__DIRECTIVE__
Rewrite the rows from the line containing "At what range" through the end of the rows, requests included and left unchanged. In the answers, multiply every distance and pixel coordinate by 2.2 and round each result to the number of decimal places the original had, rounding halves up.

__SUPPLIED MATERIAL__
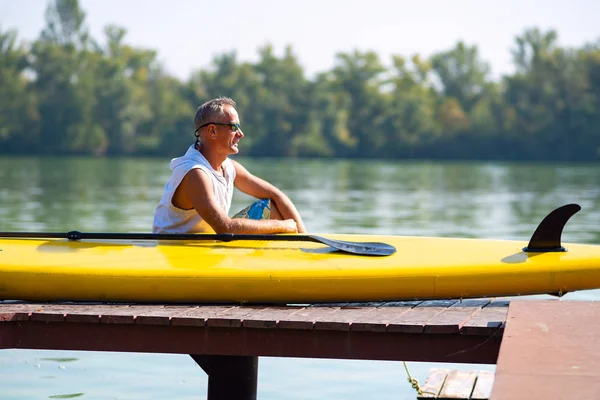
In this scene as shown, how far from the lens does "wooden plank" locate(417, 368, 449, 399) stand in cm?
573

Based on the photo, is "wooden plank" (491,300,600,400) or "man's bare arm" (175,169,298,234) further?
"man's bare arm" (175,169,298,234)

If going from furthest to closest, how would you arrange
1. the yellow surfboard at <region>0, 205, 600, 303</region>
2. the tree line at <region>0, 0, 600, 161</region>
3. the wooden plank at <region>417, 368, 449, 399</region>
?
the tree line at <region>0, 0, 600, 161</region>
the wooden plank at <region>417, 368, 449, 399</region>
the yellow surfboard at <region>0, 205, 600, 303</region>

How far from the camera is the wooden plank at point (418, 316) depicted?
376cm

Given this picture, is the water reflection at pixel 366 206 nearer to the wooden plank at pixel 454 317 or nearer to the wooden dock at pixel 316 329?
the wooden plank at pixel 454 317

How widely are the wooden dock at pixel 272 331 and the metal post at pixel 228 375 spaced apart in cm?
53

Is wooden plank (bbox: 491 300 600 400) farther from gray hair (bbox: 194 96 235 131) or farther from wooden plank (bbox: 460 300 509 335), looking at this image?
gray hair (bbox: 194 96 235 131)

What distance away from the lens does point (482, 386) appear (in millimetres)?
5844

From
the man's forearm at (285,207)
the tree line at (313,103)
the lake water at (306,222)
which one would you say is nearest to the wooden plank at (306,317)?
the man's forearm at (285,207)

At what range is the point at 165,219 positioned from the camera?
16.7 feet

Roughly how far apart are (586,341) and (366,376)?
2.92 m

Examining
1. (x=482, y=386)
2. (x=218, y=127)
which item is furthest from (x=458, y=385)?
(x=218, y=127)

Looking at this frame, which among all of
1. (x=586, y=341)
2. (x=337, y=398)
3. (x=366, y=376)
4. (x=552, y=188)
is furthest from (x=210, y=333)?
(x=552, y=188)

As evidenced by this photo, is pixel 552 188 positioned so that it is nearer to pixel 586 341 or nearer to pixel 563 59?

__EXERCISE RESPONSE__
At what range is the point at 165,219 positioned from the camera?
36.7 feet

Roughly how far apart are (586,341) and (366,376)?
6.42 m

Examining
1. (x=482, y=386)
2. (x=218, y=127)
which item is furthest from (x=458, y=385)?
(x=480, y=279)

Looking at this frame, which among all of
1. (x=586, y=341)
2. (x=337, y=398)
3. (x=366, y=376)
4. (x=552, y=188)
is furthest from (x=210, y=333)?
(x=1214, y=414)

As evidenced by this photo, is pixel 552 188 positioned so that it is nearer to pixel 586 341 or nearer to pixel 563 59?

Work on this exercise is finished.